++++ READING PASSAGE
Reference with $ in the args section:

pipeline:
  - name: process
    args:
      --threshold: $threshold  # Becomes --threshold 50.0
      --verbose: $verbose      # Becomes --verbose (if true)

Runtime Overrides

Override parameters from the command line:

loom pipeline.yml --set threshold=25.0 batch_size=64

Pipeline Section

The pipeline section defines processing steps.

Step Fields

Field	Required	Description
`name`	Yes	Unique identifier for the step
`task`	Yes	Path to the Python script
`inputs`	No	Named inputs mapped to data entries
`outputs`	No	Output flags mapped to data entries
`args`	No	Additional command-line arguments
`optional`	No	If `true`, skipped unless `--include`d

Basic Step

pipeline:
  - name: process_data
    task: tasks/process.py
    inputs:
      data: $input_file
    outputs:
      --output: $output_file

Step with Arguments

pipeline:
  - name: train_model
    task: tasks/train.py
    inputs:
      data: $training_data
    outputs:
      --model: $model_file
    args:
      --epochs: 100
      --learning-rate: $learning_rate
      --verbose: true

Optional Step

pipeline:
  - name: visualize
    task: tasks/visualize.py
    optional: true  # Skipped unless --include visualize
    inputs:
      data: $results
    outputs:
      --output: $chart

Run with: loom pipeline.yml --include visualize

Group Block

Group related steps visually in the editor by wrapping them in a group: block:

pipeline:
  - group: preprocessing
    steps:
      - name: preprocess
        task: tasks/preprocess.py
        outputs:
          --output: $clean_data

      - name: normalize
        task: tasks/normalize.py
        inputs:
          data: $clean_data
        outputs:
          --output: $normalized_data

  - name: train
    task: tasks/train.py
    inputs:
      data: $normalized_data

Groups are purely visual — they don't affect execution order, dependency resolution, or parallelism. In loom-ui, each group is drawn as a colored rectangle behind its member nodes.

Grouped and ungrouped steps can be mixed freely in the same pipeline.

Command Generation

Steps become shell commands:

- name: detect_fixations
  task: tasks/detect_fixations.py
  inputs:
    gaze_csv: $gaze_positions
  outputs:
    -o: $fixations_csv
  args:
    --algorithm: ivt
    --threshold: $velocity_threshold

Becomes:

python tasks/detect_fixations.py data/gaze.csv -o data/fixations.csv --algorithm ivt --threshold 50.0

Argument Order

Inputs — positional arguments in order listed
Outputs — flag arguments (e.g., -o value)
Args — additional arguments

Execution Section

Configure how the pipeline runs:

execution:
  parallel: true      # Enable parallel execution
  max_workers: 4      # Maximum concurrent steps (default: CPU count)
++++++++
- INSTRUCTIONS -
- A) Translate this sentence from the pipeline configuration reference into Spanish: "Grouped and ungrouped steps can be mixed freely in the same pipeline."
- B) In the records, rewrite the part that runs from the line containing "In this photograph, how" through the end of the records, changing "camera" to "viewer" and leaving everything else as it is. Return only that part.
++++ PROVIDED ENTRIES
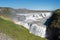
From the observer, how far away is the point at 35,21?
32.0 meters

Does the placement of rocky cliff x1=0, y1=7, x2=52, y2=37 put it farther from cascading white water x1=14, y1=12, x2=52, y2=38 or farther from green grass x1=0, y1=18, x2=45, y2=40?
green grass x1=0, y1=18, x2=45, y2=40

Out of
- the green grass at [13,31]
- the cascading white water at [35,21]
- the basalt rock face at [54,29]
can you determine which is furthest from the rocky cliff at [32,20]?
the green grass at [13,31]

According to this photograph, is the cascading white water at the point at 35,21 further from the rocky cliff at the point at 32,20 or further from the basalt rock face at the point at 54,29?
the basalt rock face at the point at 54,29

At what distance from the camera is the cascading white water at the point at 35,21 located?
29.7 m

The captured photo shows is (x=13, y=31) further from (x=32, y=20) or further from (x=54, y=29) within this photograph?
(x=32, y=20)

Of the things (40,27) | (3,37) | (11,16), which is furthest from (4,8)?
(3,37)

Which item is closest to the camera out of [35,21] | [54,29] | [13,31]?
[13,31]

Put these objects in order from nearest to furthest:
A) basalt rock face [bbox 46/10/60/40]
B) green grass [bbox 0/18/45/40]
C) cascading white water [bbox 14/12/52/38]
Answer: green grass [bbox 0/18/45/40] < basalt rock face [bbox 46/10/60/40] < cascading white water [bbox 14/12/52/38]

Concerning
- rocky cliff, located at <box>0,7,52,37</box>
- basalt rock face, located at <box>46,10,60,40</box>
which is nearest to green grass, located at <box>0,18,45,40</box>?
basalt rock face, located at <box>46,10,60,40</box>

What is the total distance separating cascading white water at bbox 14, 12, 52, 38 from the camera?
29670 mm

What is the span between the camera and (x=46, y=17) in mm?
33375

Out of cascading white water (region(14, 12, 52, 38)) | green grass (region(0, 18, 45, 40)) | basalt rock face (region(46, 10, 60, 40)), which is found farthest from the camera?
cascading white water (region(14, 12, 52, 38))

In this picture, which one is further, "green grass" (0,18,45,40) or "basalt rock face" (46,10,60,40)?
"basalt rock face" (46,10,60,40)

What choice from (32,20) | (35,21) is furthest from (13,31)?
(32,20)
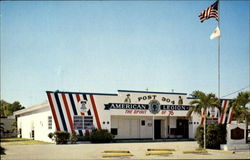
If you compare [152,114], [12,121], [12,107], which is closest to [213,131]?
[152,114]

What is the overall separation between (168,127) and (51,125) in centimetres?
1233

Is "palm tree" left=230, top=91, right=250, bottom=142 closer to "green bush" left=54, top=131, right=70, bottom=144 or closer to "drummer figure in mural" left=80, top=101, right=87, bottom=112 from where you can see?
"drummer figure in mural" left=80, top=101, right=87, bottom=112

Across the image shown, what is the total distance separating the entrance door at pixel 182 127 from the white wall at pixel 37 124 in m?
13.5

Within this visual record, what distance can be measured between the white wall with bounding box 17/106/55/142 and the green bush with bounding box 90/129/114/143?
11.5 feet

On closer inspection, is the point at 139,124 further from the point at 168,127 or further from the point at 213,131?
the point at 213,131

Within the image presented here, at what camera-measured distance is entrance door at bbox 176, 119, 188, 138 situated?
114 ft

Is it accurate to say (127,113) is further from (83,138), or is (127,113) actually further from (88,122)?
(83,138)

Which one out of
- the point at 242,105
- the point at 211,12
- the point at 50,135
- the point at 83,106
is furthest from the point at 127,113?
the point at 211,12

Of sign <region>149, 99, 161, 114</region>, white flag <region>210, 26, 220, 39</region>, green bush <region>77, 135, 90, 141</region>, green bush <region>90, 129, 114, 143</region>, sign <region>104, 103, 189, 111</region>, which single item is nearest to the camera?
white flag <region>210, 26, 220, 39</region>

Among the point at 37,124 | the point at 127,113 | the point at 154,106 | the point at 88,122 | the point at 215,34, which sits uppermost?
the point at 215,34

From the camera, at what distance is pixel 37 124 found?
33.9m

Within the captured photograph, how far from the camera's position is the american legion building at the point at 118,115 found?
28.1 m

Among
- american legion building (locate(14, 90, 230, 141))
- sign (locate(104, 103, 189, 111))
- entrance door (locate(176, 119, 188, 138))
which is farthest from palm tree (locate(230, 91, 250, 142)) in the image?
entrance door (locate(176, 119, 188, 138))

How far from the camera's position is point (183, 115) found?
108 ft
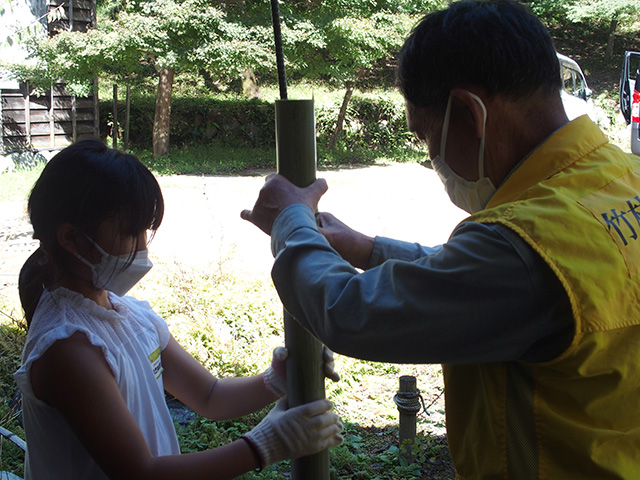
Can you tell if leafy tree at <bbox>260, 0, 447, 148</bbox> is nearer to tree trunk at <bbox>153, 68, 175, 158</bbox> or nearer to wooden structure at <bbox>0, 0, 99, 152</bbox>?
tree trunk at <bbox>153, 68, 175, 158</bbox>

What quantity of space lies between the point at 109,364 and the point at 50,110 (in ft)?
44.8

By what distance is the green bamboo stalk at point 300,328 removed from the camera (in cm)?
140

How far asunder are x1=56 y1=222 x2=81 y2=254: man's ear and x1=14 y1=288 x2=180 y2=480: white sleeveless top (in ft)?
0.35

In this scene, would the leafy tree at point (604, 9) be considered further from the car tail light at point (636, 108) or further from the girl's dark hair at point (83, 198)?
the girl's dark hair at point (83, 198)

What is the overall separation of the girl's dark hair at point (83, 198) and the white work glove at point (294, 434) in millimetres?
596

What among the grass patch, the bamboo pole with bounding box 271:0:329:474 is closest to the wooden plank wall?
the grass patch

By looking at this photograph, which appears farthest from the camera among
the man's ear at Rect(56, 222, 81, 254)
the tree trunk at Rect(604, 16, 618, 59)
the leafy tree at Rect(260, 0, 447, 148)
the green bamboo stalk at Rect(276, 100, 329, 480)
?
the tree trunk at Rect(604, 16, 618, 59)

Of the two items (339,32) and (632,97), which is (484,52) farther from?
(339,32)

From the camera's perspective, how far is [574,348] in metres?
1.07

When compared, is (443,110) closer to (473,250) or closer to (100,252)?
(473,250)

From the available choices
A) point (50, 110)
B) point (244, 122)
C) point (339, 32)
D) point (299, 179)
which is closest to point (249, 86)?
point (244, 122)

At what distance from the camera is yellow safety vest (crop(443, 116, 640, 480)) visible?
1061 millimetres

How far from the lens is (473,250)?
1112 mm

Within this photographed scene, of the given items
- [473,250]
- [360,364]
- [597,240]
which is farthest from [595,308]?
[360,364]
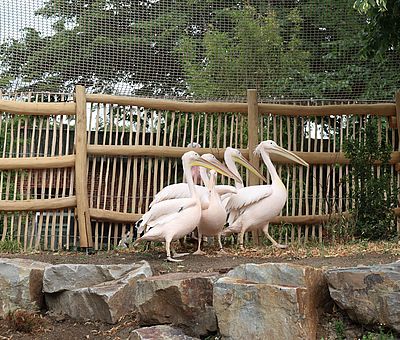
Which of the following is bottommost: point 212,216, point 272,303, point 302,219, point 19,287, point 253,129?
point 19,287

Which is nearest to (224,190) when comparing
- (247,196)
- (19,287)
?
(247,196)

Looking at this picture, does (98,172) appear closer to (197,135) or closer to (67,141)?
(67,141)

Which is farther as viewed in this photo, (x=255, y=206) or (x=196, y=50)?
(x=196, y=50)

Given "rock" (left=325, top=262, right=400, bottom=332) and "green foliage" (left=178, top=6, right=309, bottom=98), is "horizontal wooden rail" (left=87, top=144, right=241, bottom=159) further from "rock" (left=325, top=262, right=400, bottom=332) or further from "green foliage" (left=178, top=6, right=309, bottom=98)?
"rock" (left=325, top=262, right=400, bottom=332)

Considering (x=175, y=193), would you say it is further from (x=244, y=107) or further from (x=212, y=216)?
(x=244, y=107)

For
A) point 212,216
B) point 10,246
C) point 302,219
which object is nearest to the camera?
point 212,216

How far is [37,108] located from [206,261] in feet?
9.88

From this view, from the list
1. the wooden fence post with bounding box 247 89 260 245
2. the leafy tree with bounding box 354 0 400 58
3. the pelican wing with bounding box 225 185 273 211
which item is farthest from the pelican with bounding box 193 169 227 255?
the leafy tree with bounding box 354 0 400 58

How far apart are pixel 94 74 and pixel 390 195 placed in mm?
3773

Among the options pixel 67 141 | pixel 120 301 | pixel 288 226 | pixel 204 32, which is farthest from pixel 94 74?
pixel 120 301

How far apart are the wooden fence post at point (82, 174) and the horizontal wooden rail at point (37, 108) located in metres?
0.15

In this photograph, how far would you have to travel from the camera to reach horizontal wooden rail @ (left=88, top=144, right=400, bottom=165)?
773 cm

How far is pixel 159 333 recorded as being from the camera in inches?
173

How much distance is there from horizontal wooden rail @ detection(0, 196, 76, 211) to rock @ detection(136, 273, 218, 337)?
3035 millimetres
++++++++
- THE RESULTS -
- A) Los pasos agrupados y no agrupados pueden combinarse libremente en el mismo pipeline.

- B)
In this photograph, how far would you have to travel from the viewer to reach horizontal wooden rail @ (left=88, top=144, right=400, bottom=165)?
773 cm

How far is pixel 159 333 recorded as being from the viewer in inches?
173

How much distance is there from horizontal wooden rail @ detection(0, 196, 76, 211) to rock @ detection(136, 273, 218, 337)?
3035 millimetres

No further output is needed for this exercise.